**EXERCISE AIM**
Repeat exactly, and only, the lines from the one containing "Kipferl-dependent and E(z)-dependent" through the last line of the data below.

** DATA PROVIDED follows **

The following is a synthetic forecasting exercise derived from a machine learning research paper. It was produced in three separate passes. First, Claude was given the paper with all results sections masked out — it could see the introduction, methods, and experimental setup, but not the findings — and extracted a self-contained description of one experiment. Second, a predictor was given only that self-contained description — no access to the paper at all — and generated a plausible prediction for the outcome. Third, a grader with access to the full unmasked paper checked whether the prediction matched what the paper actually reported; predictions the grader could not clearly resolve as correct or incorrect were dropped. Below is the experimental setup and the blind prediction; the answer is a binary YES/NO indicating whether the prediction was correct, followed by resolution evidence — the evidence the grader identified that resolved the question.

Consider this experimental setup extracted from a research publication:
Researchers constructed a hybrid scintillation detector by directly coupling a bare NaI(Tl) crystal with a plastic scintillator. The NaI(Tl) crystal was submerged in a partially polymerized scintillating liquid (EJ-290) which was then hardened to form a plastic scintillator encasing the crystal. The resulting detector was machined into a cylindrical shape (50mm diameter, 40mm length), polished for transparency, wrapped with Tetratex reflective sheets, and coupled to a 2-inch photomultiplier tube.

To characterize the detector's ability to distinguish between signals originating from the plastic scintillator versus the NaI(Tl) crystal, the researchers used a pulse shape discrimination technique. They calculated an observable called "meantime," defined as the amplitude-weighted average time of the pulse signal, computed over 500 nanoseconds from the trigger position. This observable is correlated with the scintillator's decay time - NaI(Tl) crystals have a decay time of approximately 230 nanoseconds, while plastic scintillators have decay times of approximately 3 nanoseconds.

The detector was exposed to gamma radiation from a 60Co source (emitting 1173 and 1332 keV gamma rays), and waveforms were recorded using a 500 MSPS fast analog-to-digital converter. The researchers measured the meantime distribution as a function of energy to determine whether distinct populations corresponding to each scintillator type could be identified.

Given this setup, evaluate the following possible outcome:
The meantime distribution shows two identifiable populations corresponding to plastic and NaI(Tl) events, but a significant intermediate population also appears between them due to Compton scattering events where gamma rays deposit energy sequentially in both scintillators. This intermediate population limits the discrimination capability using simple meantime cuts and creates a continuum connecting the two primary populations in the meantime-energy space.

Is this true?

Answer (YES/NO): NO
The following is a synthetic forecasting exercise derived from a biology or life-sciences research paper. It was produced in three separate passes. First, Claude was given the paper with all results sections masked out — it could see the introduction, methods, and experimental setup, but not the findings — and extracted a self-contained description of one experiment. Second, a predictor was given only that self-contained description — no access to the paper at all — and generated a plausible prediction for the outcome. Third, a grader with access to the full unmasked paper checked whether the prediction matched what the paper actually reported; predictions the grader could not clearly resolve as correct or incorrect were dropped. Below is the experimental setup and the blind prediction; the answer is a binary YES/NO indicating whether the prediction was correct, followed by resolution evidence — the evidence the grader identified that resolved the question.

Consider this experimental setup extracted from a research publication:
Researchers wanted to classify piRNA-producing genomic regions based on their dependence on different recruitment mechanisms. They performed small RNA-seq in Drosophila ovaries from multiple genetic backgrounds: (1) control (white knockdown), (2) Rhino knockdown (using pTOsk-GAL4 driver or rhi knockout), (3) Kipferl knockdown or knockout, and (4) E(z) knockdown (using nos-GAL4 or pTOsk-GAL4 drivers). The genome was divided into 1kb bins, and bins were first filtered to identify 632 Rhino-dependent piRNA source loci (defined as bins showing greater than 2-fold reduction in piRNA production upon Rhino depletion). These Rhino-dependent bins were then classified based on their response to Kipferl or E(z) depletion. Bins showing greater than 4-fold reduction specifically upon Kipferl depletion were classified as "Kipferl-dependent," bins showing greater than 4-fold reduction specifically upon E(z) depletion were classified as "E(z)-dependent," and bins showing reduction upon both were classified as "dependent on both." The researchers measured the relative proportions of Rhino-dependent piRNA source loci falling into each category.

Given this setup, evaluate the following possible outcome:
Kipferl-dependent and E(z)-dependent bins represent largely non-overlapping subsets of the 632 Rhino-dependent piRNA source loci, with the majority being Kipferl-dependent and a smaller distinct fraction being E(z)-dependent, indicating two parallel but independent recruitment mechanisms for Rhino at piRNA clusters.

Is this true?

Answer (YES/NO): YES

** End of DATA PROVIDED **

**RESULT OF THE TASK**
Kipferl-dependent and E(z)-dependent bins represent largely non-overlapping subsets of the 632 Rhino-dependent piRNA source loci, with the majority being Kipferl-dependent and a smaller distinct fraction being E(z)-dependent, indicating two parallel but independent recruitment mechanisms for Rhino at piRNA clusters.

Is this true?

Answer (YES/NO): YES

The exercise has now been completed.